- Required tasks
a) In the forum post about checking an entry's position in XSLT, copy word for word the passage between "I'm using the" and "with no luck.", inclusive.
b) Carry on the forum post about testing nested XML entries in XSLT, starting right after its final sentence.

- Extract provided
= = = =

Am I the first child using an if question

[Efi Merdler]

Hi,
I have an xml file with the following structure:
<Dictionary>
....
<Nested>
<Entry>
....
</Entry>
<Entry>
....
</Entry>
</Nested>
<Entry>
</Entry>
</Dictionary>

I want to iterate over all entries and print them however there is a
special printing for entries that reside in <Nested> tags and are not
the first one.

I'm using the following code:
<xsl:for-each select="//Entry">
<p>
<!--Check if entry is part of a nested entry.-->
<xsl:if test="name(..)='Nested' and position() > 1">
<xsl:text>Print:123456</xsl:text>
</xsl:if>

The name(..)='Nested' part is working however the position part does
not, I tried to find some info on the subject with no luck.

Do you have an idea ?

= = = =

- Study material
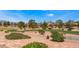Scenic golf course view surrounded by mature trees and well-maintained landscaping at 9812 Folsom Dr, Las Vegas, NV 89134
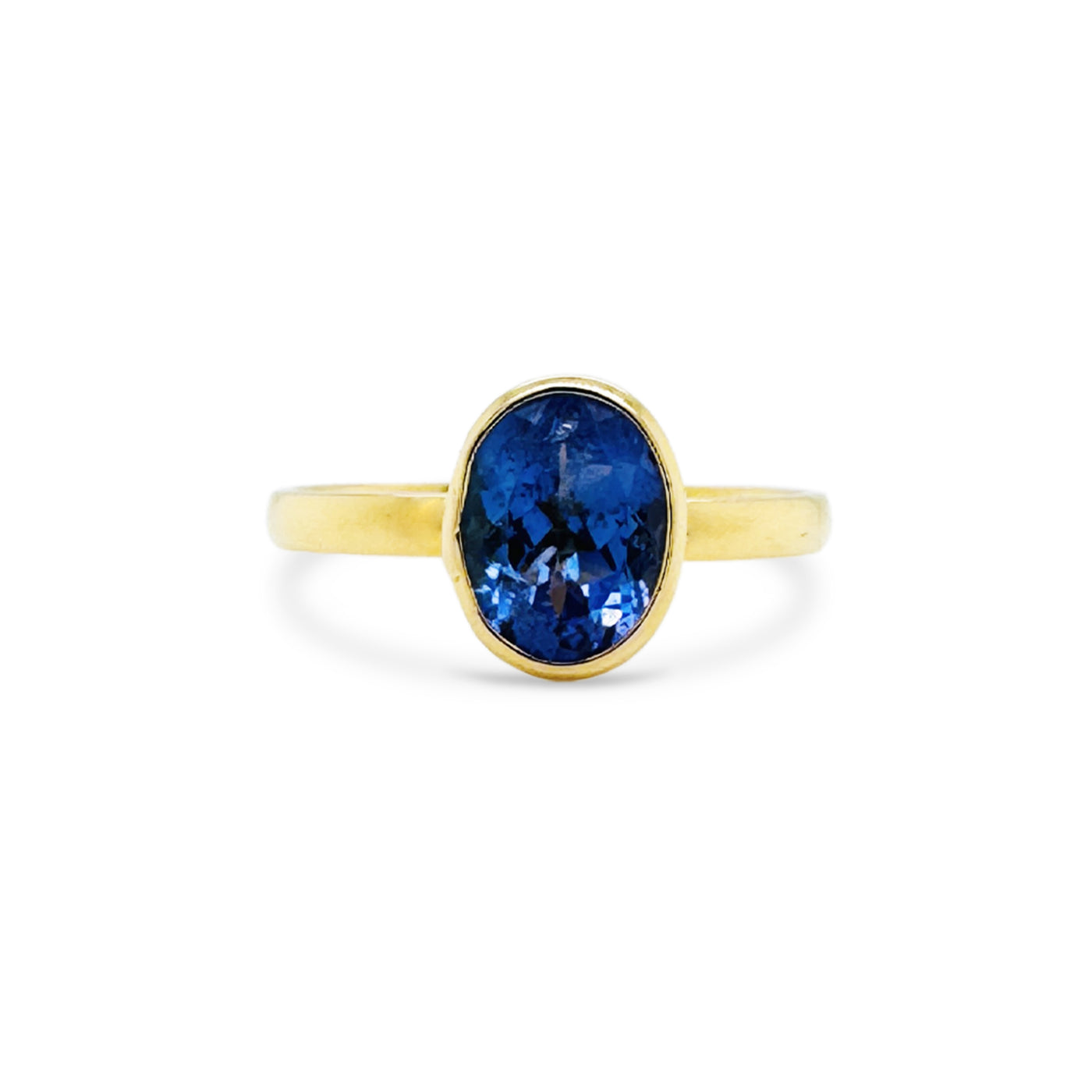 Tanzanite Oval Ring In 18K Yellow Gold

= = = =

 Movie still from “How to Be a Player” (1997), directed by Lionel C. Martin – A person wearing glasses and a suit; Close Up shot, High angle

= = = =

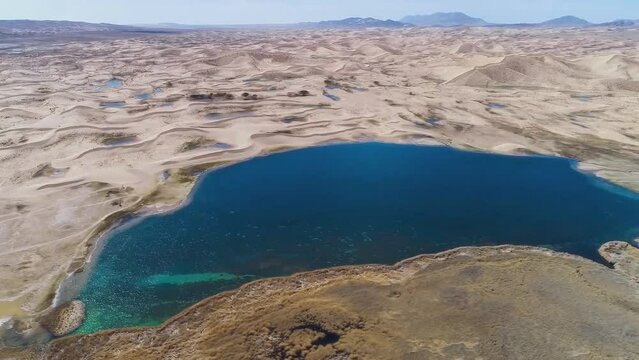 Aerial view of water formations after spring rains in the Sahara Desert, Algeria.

= = = =

- Expected results
a)
I'm using the following code:
<xsl:for-each select="//Entry">
<p>
<!--Check if entry is part of a nested entry.-->
<xsl:if test="name(..)='Nested' and position() > 1">
<xsl:text>Print:123456</xsl:text>
</xsl:if>

The name(..)='Nested' part is working however the position part does
not, I tried to find some info on the subject with no luck.

b)
Thank,
Efi

 

[roy axenov]

I have an xml file with the following structure:
<Dictionary>
...
<Nested>
<Entry>
...
</Entry>
<Entry>
...
</Entry>
</Nested>
<Entry>
</Entry>
</Dictionary>

I want to iterate over all entries and print them however
there is a special printing for entries that reside in
<Nested> tags and are not the first one.

I'm using

[for-eachs and ifs]

The name(..)='Nested' part is working however the
position part does not,

Of course it doesn't. It returns the position in the
node-set.

I tried to find some info on the subject with no luck.

Well, here's some info on the subject: you're doing it all
wrong anyway. Think about your transformations in terms of
node-sets and templates.

<xsl:stylesheet
version="1.0"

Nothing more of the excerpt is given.